• [TASK DIRECTIONS]: Write each entry again exactly as shown, but without the images it holds.

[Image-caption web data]
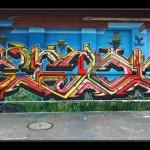 grafitizh05
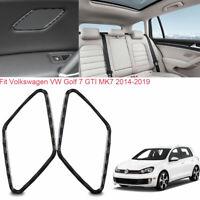 For VW Golf 7 GTI MK7 2014-2019 Vehicle Rear Door Horn Trim Carbon Fiber Sticker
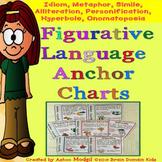 Figurative Language Posters Freebie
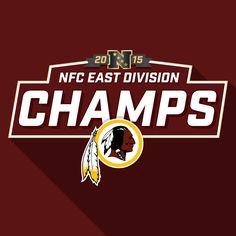 2015 #NFC East Division Champs. #HTTR #Redskins #NFL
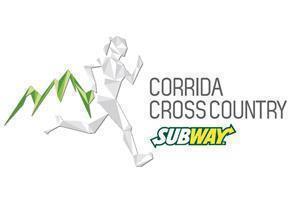 CORRIDAS CROSS COUNTRY SUBWAY® 5ª ETAPA - 2017 - Imagem do evento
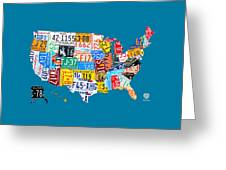License Plate Map Of The Usa On Royal Blue Greeting Card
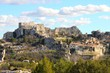 Leinwandbild Motiv Les Baux de Provence, France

• [SOLUTION TO THIS EXERCISE]:
 grafitizh05
 For VW Golf 7 GTI MK7 2014-2019 Vehicle Rear Door Horn Trim Carbon Fiber Sticker
 Figurative Language Posters Freebie
 2015 #NFC East Division Champs. #HTTR #Redskins #NFL
 CORRIDAS CROSS COUNTRY SUBWAY® 5ª ETAPA - 2017 - Imagem do evento
License Plate Map Of The Usa On Royal Blue Greeting Card
 Leinwandbild Motiv Les Baux de Provence, France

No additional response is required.